>> Start

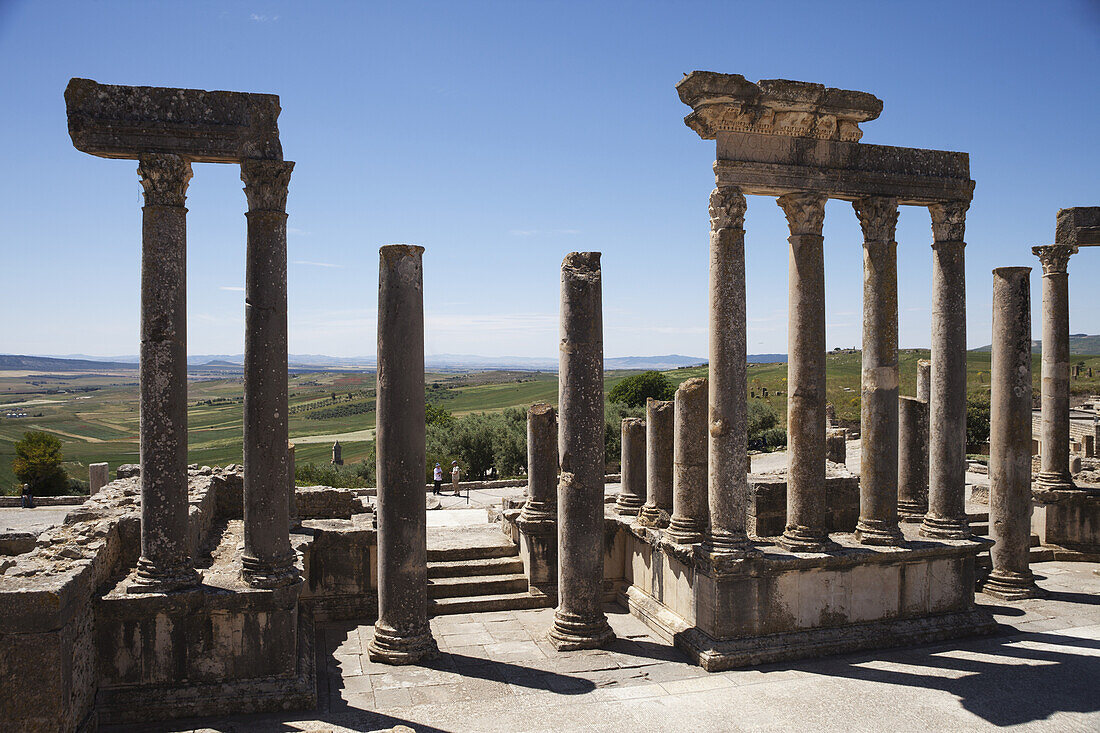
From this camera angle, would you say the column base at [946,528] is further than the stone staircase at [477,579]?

>> End
>> Start

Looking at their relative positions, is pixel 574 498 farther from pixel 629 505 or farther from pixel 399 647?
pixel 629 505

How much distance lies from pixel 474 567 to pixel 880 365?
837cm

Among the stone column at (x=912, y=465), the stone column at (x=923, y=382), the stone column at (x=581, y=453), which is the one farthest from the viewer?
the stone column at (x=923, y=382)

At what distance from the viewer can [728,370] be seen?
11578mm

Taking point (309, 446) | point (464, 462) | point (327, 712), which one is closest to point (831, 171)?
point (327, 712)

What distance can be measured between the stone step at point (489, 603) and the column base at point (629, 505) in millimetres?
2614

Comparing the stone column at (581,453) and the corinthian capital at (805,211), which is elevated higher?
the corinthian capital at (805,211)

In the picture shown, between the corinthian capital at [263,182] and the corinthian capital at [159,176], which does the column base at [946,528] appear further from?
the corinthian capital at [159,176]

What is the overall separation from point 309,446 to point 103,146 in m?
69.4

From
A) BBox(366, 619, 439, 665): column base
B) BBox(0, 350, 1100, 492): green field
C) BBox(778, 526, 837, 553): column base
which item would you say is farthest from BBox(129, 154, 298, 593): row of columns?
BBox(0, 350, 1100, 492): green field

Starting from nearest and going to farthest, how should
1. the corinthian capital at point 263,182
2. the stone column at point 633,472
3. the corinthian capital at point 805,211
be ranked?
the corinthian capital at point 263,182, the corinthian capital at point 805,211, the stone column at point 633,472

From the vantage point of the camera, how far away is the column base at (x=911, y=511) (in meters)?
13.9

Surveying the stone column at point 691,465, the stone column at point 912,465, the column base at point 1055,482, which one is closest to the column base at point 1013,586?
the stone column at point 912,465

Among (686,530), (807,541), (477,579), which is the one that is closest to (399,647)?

>> End

Task objective:
How many lines in the items above contain the string "would", with case counting? Give only the number.

Task output:
2